Japan eyes record stimulus Package, bucking global tapering trend

By Reuters   November 18, 2021 | 06:18 pm PT
Japan eyes record stimulus Package, bucking global tapering trend
A pedestrian wearing a protective face mask crosses a street, amid the coronavirus disease outbreak, in the business district in Tokyo, Japan on May 21, 2020. Photo by Reuters/Kim Kyung-Hoon
Japan is set to compile on Friday a record $488 billion spending package to cushion the economic blow from the Covid-19 pandemic.

This bucks a global trend towards withdrawing crisis-mode stimulus measures and adding strains to its already tattered finances.

Spending ballooned from an array of payouts including those criticized as unrelated to the pandemic, such as cash handouts to households with youth aged 18 or below, and will likely lead to additional bond issuance this year, analysts said.

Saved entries
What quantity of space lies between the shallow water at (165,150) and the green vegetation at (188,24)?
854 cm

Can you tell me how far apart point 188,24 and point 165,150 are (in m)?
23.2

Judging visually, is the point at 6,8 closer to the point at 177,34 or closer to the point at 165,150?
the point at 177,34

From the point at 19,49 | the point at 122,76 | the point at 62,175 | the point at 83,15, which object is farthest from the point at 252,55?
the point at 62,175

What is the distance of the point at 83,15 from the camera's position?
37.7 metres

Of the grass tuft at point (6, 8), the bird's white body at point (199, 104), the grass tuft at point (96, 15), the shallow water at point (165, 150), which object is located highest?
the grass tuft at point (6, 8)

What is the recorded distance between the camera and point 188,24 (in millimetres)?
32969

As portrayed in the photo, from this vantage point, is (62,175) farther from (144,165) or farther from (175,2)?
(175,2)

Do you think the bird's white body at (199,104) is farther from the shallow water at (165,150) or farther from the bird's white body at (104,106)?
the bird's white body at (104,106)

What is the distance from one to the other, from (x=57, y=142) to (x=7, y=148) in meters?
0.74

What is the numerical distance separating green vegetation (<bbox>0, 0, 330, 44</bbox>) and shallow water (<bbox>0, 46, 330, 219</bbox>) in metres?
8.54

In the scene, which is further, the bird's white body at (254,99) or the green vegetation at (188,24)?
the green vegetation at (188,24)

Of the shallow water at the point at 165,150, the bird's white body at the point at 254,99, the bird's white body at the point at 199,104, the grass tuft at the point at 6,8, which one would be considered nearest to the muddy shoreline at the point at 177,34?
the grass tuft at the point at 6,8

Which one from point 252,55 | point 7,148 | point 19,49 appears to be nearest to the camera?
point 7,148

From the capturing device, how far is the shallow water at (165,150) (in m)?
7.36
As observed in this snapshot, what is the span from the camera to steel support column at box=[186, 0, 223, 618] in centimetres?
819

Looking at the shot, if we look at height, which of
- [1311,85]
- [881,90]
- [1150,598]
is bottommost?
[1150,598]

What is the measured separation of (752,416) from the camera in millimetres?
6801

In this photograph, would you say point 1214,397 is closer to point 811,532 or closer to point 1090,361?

WORK TO COMPLETE:
a. Answer these questions from the article on Japan's stimulus package:
(i) What is the size of the spending package Japan is set to compile?
(ii) What age limit applies to the youth in households receiving cash handouts?
(iii) On what date was the photo of the pedestrian in Tokyo's business district taken?
b. Proceed with the article on Japan's stimulus package, picking up after its final sentence.

ANSWERS BELOW:
a.
(i) A record $488 billion.
(ii) Aged 18 or below.
(iii) May 21, 2020.

b.
The massive spending would underscore the resolve of Prime Minister Fumio Kishida - once considered as favoring fiscal restraint - to focus on reflating the economy and redistributing wealth to households.

"The reflationary monetary policy and go-big-or-go-home fiscal policy pioneered by (former Premier) Shinzo Abe is now the orthodoxy," said James Brady, an analyst at Teneo.

"Though Kishida has been known in the past for being somewhat hawkish, he appears set to continue the Abenomics paradigm for several more years."

Bond yields ticked up on Thursday after the Nikkei newspaper reported the new stimulus package will include record spending of about 55.7 trillion yen ($488 billion), much bigger than 30-40 trillion yen estimated by markets.

The total package, which includes funds that do not lead to immediate spending, will likely reach 78.9 trillion yen, the paper said without citing sources.

Kishida will announce the package later on Friday and compile an extra budget, expected around 32 trillion yen, to fund part of the cost, the Asahi Shimbun daily reported on Friday.

Aside from issuing debt, the government will tap 4.5 trillion yen in reserves set aside for emergency pandemic spending, the paper said.

Japan has lagged other economies in pulling out of pandemic-induced doldrums, forcing policymakers to maintain massive fiscal and monetary support even as other advanced nations dial back crisis-mode policies.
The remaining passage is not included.